The Good Faith Transferee in the Southern District of New York.
The consideration of good faith is an “indisputably thorny inquiry,” and a concept that holds a precarious place in the jurisprudence of the Southern District of New York since the beginning of the Madoff proceedings. As late as 2011, courts remained split on whether to require pleading of fraudulent intent by both the transferor and the transferee, particularly in the context of actual fraud claims under the NYDCL. The late Judge Lifland, who originally presided over the BLMIS bankruptcy proceedings, in fact “[a]ssumed that a transferee’s intent must be pled” in an earlier decision in this case. In a later opinion decided in the Dreier LLP Ponzi scheme bankruptcy, Judge Glenn clarified that the burden of pleading transferee intent under the NYDCL was rightly placed on the defendant as an affirmative defense.

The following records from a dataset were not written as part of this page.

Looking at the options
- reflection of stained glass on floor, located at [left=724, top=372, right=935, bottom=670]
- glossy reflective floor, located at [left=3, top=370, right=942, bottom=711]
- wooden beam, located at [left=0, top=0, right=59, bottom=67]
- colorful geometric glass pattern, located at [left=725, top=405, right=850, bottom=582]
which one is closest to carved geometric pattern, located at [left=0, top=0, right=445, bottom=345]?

Notwithstanding the prior split of authority with respect to pleading NYDCL claims, it has been settled law in this jurisdiction that the burden of pleading a transferee’s good faith under Code section 548(c) falls on the defendant and that any determinations by the Court on this issue are proper only upon a full evidentiary record at the close of discovery.
SIPA, the Code, and the Good Faith Transferee.

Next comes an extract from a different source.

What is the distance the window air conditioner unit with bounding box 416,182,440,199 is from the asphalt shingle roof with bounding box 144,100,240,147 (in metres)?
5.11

A transferee’s intent impacts the Legacy Court’s holding in two distinct ways. First, as a threshold matter, the Court iterated prior decisions of the District Court which held that the section 546(e) safe harbor provision does not apply to those investors who had actual knowledge that BLMIS was not trading any securities. Should transferees have such knowledge, then they would be susceptible to actual and constructive fraudulent transfer claims under the Code and state law, as well as be open to preference liability. Second, the Court held that, in his claim for actual fraud under the Code seeking recovery of both fictitious profits and principal, the Trustee needed to further plead the transferee’s lack of subjective good faith, or that “the transferee turned a blind eye to facts that suggested a high probability of fraud.” The Court found that, in light of the fact that securities laws do not impose a duty to inquire, the proper standard was to determine what the transferee actually knew, rather than what it ought to have known.
What It Means.
The words of the Second Circuit Court of Appeals continue to echo throughout the BLMIS proceedings, as we are constantly reminded of “the intersection of two important national legislative policies on a collision course–the policies of bankruptcy and securities law.” As courts in the Southern District of New York—up to the Second Circuit Court of Appeals—have worked to determine how good faith plays into the substance of fraudulent transfer claims, they have also had to grapple with the various and sundry ways in which fraud is committed. In settling the law in this area, they have been careful to remain clear on its context, from differentiating between claims for profits and principal, to distinguishing their holdings strictly within SIPA proceedings. Although the Legacy decision is a significant victory for defendants in the BLMIS case, it should not be read to protect fictitious profits, or to have significant force and effect outside bankruptcy cases governed by SIPA and the Code.
 Picard v. Legacy (In re Bernard L. Madoff Inv. Secs. LLC), Adv. Pro. Nos. 08-01789, 1005286, 548 B.R. 13 (Bankr. S.D.N.Y. 2016).
 See Gowan v. Patriot Group (In re Dreier LLP), Adv. Pro. No. 10-03524, 452 B.R. 391, 401 (Bankr. S.D.N.Y. 2011).
 Id. at 429–30 (discussing split in authority).
 See Picard v. Merkin (In re Bernard L. Madoff Inv. Secs. LLC), Adv. Pro. No. 09-1182, 440 B.R. 243, 257–58 (Bankr. S.D.N.Y. 2010).
 See Dreier, 452 B.R. at 430–34. Judge Glenn discussed how this notion had its roots in a 2000 opinion, which was later corrected in 2005, yet not before other courts promulgated the holding. Id. Further muddying the waters was the fact that the NYDCL bona fide purchaser defense includes an element of good faith in determining whether value was provided, and the NYDCL claim for attorney’s fees related to fraudulent transfer claims requires a showing of the transferee’s intent. See id.
 See generally Dreier, 452 B.R at 423–27. Accordingly, a determination would also be proper upon a motion for summary judgment.
 See Legacy, 548 B.R. at 28.
 See id. at 28–29.
 See id.
 Enron Creditors Recovery Corp. v. Alfa, S.A.B. de C.V., 651 F.3d 329, 334 (2d Cir. 2011) (quotations and citations omitted).
 As the Legacy Court reminded us, perhaps the most fascinating facet of Madoff’s success was that BLMIS not once purchased or sold a single security. Legacy, 548 B.R. at 18.